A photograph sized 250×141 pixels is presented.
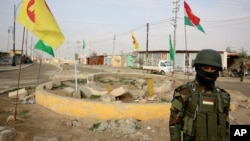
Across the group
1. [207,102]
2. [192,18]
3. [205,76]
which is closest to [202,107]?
[207,102]

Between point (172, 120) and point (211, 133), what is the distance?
1.23 ft

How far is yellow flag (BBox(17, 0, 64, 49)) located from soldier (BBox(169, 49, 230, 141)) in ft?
16.1

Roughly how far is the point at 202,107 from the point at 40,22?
5.40 m

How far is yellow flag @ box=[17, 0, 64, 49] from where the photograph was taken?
22.6 ft

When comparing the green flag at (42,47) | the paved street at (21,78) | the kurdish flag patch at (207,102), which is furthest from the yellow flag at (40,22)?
the paved street at (21,78)

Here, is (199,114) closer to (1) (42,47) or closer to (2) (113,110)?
(2) (113,110)

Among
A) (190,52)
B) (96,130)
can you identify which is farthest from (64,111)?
(190,52)

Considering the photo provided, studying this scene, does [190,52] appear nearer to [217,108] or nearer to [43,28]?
[43,28]

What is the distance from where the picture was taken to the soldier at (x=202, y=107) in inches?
102

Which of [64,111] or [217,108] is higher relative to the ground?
[217,108]

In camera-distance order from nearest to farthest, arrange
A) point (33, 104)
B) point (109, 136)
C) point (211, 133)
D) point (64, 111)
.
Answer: point (211, 133) < point (109, 136) < point (64, 111) < point (33, 104)

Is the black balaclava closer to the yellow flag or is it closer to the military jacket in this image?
the military jacket

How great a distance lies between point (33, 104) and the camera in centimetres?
995

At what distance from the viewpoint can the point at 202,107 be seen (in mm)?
2576
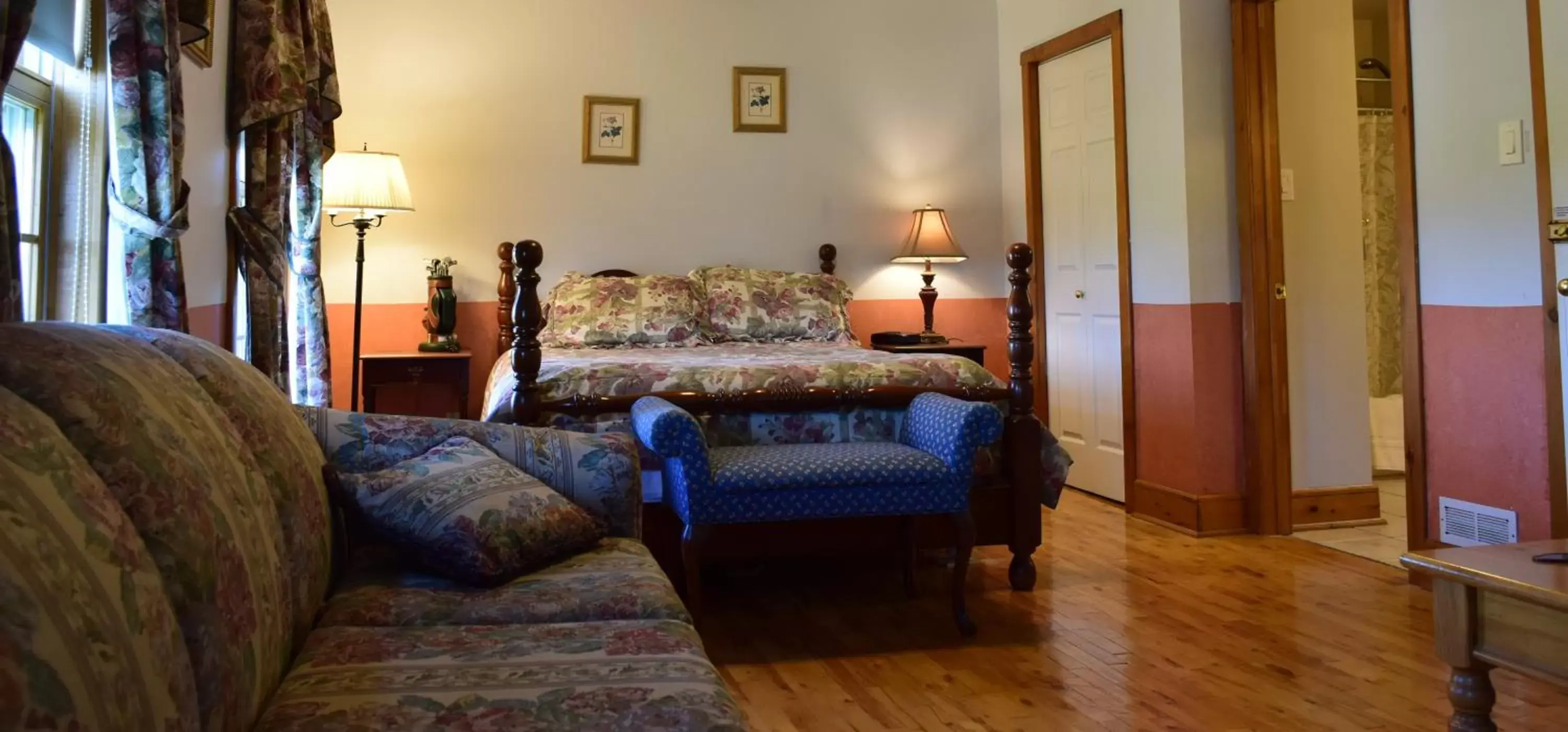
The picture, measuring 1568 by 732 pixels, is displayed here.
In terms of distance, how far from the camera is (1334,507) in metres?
4.02

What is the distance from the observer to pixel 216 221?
2.85 meters

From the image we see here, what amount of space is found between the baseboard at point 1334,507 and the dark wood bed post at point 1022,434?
1.39 m

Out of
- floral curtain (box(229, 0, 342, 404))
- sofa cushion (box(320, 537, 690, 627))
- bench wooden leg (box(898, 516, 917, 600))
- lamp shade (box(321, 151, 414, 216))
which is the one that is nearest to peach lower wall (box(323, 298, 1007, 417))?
lamp shade (box(321, 151, 414, 216))

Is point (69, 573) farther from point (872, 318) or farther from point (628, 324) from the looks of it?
point (872, 318)

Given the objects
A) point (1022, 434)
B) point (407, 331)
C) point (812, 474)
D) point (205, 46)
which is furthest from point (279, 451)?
point (407, 331)

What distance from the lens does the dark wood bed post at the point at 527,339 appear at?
2791 millimetres

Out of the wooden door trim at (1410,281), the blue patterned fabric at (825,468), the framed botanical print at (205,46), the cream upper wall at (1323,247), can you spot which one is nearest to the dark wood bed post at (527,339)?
the blue patterned fabric at (825,468)

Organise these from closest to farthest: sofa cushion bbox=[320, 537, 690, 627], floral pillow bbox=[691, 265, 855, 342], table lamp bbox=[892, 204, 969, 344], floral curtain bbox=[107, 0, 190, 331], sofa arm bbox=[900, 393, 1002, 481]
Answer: sofa cushion bbox=[320, 537, 690, 627], floral curtain bbox=[107, 0, 190, 331], sofa arm bbox=[900, 393, 1002, 481], floral pillow bbox=[691, 265, 855, 342], table lamp bbox=[892, 204, 969, 344]

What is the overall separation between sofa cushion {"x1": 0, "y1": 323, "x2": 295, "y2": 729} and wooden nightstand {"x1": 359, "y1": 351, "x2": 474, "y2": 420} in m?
3.05

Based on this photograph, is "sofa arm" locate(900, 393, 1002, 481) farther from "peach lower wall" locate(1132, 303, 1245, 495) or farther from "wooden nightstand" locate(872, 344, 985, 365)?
"wooden nightstand" locate(872, 344, 985, 365)

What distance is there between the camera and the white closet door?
450 centimetres

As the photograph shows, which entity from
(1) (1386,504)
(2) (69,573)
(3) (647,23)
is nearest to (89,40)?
(2) (69,573)

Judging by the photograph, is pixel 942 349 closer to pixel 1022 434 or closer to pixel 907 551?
pixel 1022 434

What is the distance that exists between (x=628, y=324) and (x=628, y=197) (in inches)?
36.2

[Work to be completed] Return the lines of the listing above verbatim, starting with the line that contains "Organise these from" and going on through the line that contains "Answer: sofa cushion".

[Result of this task]
Organise these from closest to farthest: sofa cushion bbox=[320, 537, 690, 627], floral pillow bbox=[691, 265, 855, 342], table lamp bbox=[892, 204, 969, 344], floral curtain bbox=[107, 0, 190, 331], sofa arm bbox=[900, 393, 1002, 481]
Answer: sofa cushion bbox=[320, 537, 690, 627], floral curtain bbox=[107, 0, 190, 331], sofa arm bbox=[900, 393, 1002, 481], floral pillow bbox=[691, 265, 855, 342], table lamp bbox=[892, 204, 969, 344]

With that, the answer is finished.